One end of the tube is the solar collector tubes, namely the evaporation section, while the other end is the condensing section, namely the heat exchange section;
When the evaporation section absorbs solar energy and is heated, the liquid in the suspension core is gasified, under the action of pressure difference, the steam flows to the condensing section at a sound velocity, releases heat energy and then is condensed into liquid, the liquid flows back to the evaporation section along the tube wall, and the circulation goes again and again.
By utilizing gasification of the working liquid in the tube, the heat is continuously transferred from one end to the other end of the tube in the liquidation phase change super-conduction circulation process.
② The heat transfer of the working liquid in the DVT tubes includes four links:
1. At the heating section of the heat tube, the working liquid in the tube is gasified by an external heat source;
2. Due to pressure difference between the heating section and the condensing section of the tube, the steam moves toward the condensing section;
3. At the condensing section, the heat released by the steam in the tube is brought away by the external cold medium, and the steam is condensed into liquid which flows back to the evaporation section by gravity;
4. Under the action of the absorption suspension core, the condensing liquid is re-heated and gasified, and the circulation goes round and round.
③ Dual Vacuum Super Conductive Tube Basic Characteristics
1).
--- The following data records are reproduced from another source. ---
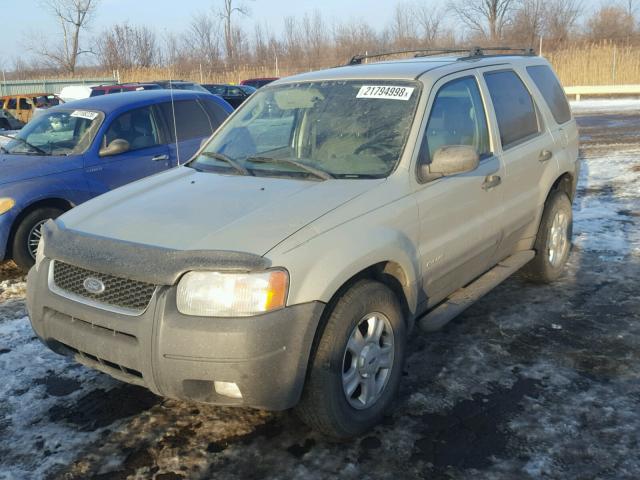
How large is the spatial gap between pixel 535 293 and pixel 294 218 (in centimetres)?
308

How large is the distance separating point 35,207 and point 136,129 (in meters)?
1.52

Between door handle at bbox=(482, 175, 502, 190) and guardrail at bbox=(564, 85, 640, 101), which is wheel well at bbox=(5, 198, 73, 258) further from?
guardrail at bbox=(564, 85, 640, 101)

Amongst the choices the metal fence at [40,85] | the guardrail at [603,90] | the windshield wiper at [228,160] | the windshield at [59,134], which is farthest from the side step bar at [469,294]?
the metal fence at [40,85]

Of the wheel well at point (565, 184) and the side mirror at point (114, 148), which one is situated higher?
the side mirror at point (114, 148)

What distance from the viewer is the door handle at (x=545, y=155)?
4.99 metres

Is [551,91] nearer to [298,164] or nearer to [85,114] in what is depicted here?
[298,164]

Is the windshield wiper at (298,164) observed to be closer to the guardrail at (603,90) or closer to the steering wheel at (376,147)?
the steering wheel at (376,147)

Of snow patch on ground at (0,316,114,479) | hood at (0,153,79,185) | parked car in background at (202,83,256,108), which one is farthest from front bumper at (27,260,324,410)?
parked car in background at (202,83,256,108)

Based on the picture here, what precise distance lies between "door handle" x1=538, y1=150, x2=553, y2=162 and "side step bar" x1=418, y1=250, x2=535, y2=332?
0.76 m

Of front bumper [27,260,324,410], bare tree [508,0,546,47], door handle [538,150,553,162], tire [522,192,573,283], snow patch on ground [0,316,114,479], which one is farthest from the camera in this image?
bare tree [508,0,546,47]

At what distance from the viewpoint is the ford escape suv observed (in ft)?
9.21

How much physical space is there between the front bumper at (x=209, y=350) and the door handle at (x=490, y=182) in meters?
1.85

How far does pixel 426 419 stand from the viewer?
135 inches

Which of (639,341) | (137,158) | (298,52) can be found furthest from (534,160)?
(298,52)
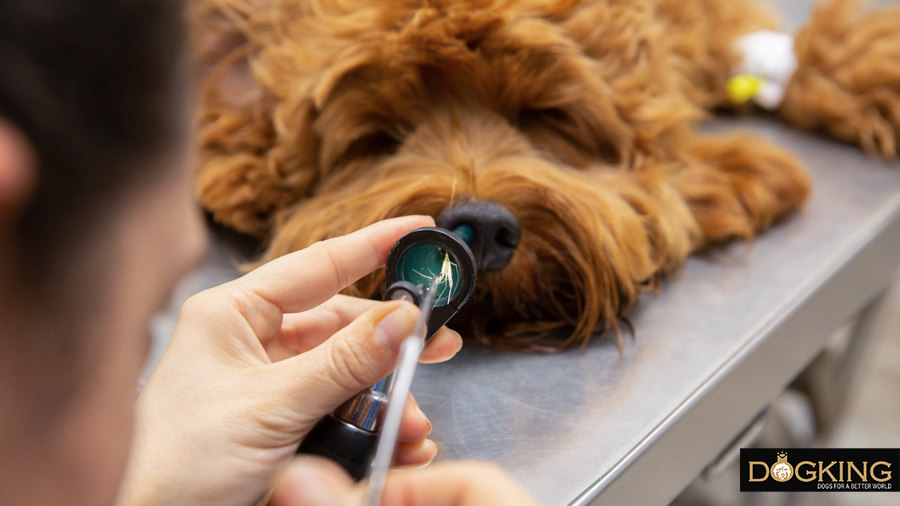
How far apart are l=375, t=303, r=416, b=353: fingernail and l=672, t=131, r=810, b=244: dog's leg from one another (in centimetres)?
102

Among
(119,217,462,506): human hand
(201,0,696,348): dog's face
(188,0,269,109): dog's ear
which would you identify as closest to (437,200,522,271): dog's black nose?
(201,0,696,348): dog's face

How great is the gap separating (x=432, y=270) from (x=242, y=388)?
254mm

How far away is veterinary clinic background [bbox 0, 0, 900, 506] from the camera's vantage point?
397mm

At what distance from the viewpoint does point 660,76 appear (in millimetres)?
1462

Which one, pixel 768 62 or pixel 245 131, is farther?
pixel 768 62

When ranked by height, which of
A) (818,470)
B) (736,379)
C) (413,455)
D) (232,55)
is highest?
(232,55)

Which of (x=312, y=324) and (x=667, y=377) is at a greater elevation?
(x=312, y=324)

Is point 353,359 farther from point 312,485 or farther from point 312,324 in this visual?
point 312,324

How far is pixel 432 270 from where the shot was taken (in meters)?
0.79

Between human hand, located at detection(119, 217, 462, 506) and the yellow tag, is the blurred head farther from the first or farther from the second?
the yellow tag

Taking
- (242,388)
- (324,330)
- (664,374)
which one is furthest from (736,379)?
(242,388)

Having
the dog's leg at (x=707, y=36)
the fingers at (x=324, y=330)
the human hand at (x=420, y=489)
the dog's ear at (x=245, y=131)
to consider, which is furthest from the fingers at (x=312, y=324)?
the dog's leg at (x=707, y=36)

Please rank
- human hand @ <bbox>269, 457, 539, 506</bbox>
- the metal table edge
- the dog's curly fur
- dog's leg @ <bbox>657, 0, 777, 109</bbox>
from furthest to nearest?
dog's leg @ <bbox>657, 0, 777, 109</bbox>, the dog's curly fur, the metal table edge, human hand @ <bbox>269, 457, 539, 506</bbox>

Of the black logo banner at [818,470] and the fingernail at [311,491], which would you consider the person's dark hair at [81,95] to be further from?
the black logo banner at [818,470]
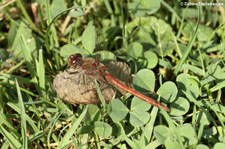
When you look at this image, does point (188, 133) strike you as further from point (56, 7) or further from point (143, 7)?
point (56, 7)

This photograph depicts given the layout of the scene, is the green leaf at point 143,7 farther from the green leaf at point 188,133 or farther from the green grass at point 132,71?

Superior thermal conductivity.
In the heat tube, the heat is transferred mainly by phase change of the working liquid and the flowing of the steam, the thermal resistance is small, so that the heat tube has quite high heat conducting capability; and compared with the metal with higher heat conductivity such as silver, copper, aluminum, etc., the heat tube with unit weight can transfer more heat;
2). Superior isothermal property.
The steam in the inner cavity of the heat tube stays in the saturated state, so when the steam flows from the evaporation section to the condensing section, there is little pressure drop as well as temperature drop;
3). Variable density of heat flow.
The density of heat flow in the inner tube can be changed by modifying the heating surface of the condensing section or the evaporation section.